## PROBLEM STATEMENT
Set the listing down again exactly, please, apart from its pictures.

## PROVIDED DATA
++++++++++

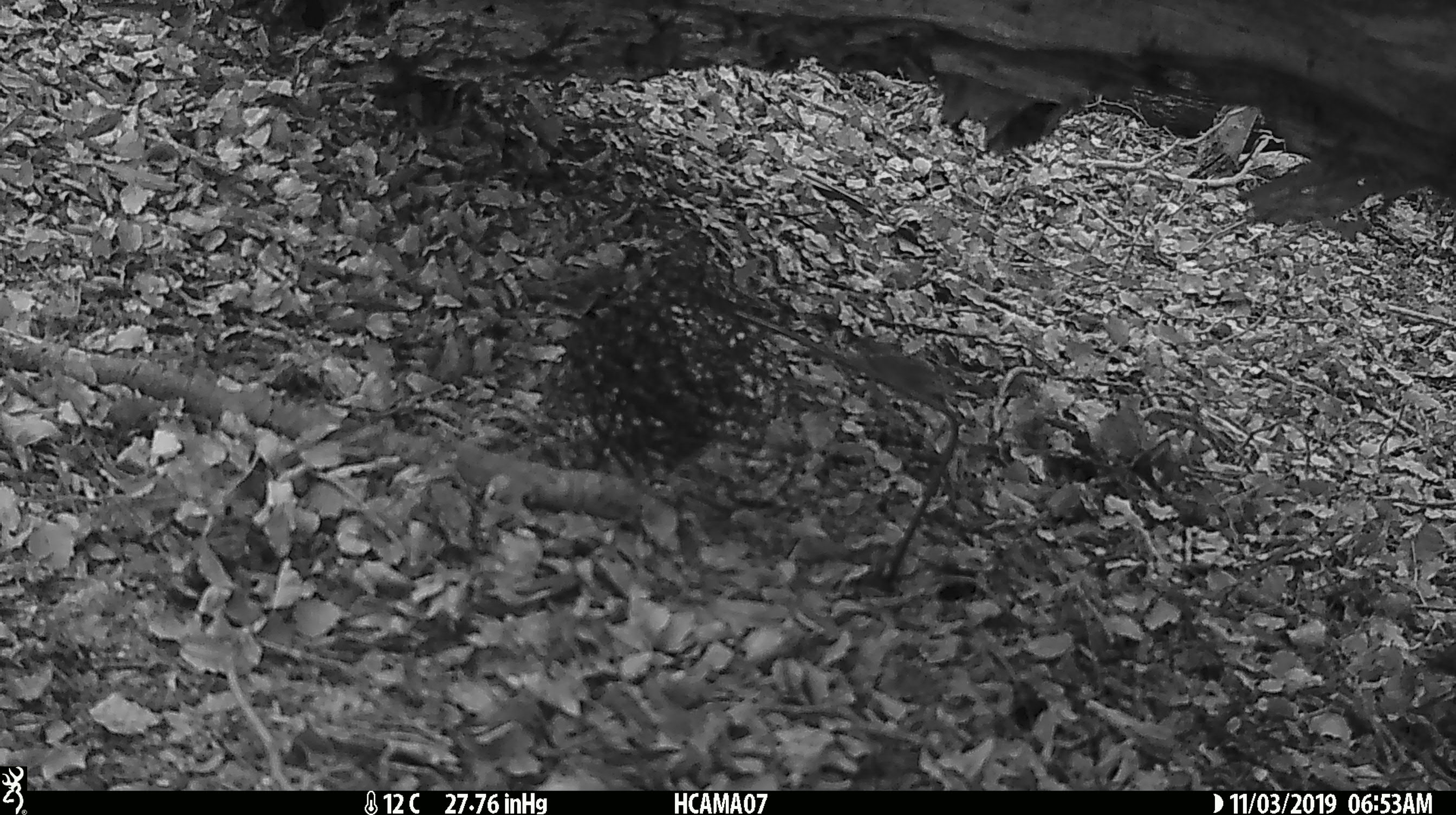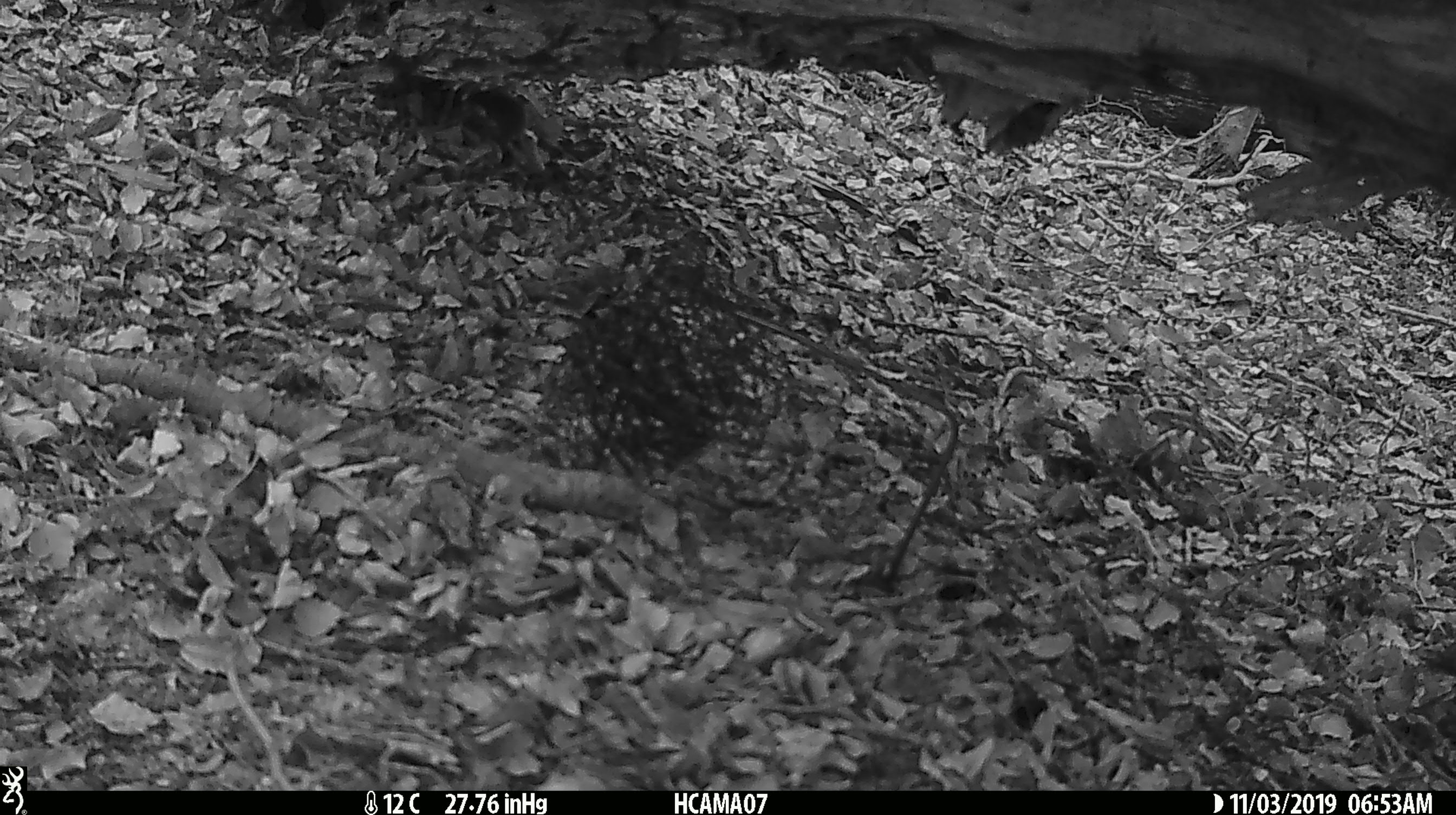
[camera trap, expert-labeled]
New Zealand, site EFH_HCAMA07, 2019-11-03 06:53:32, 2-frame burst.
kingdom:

++++++++++

## SOLUTION TO THIS EXERCISE
[camera trap, expert-labeled]
New Zealand, site EFH_HCAMA07, 2019-11-03 06:53:32, 2-frame burst.
kingdom:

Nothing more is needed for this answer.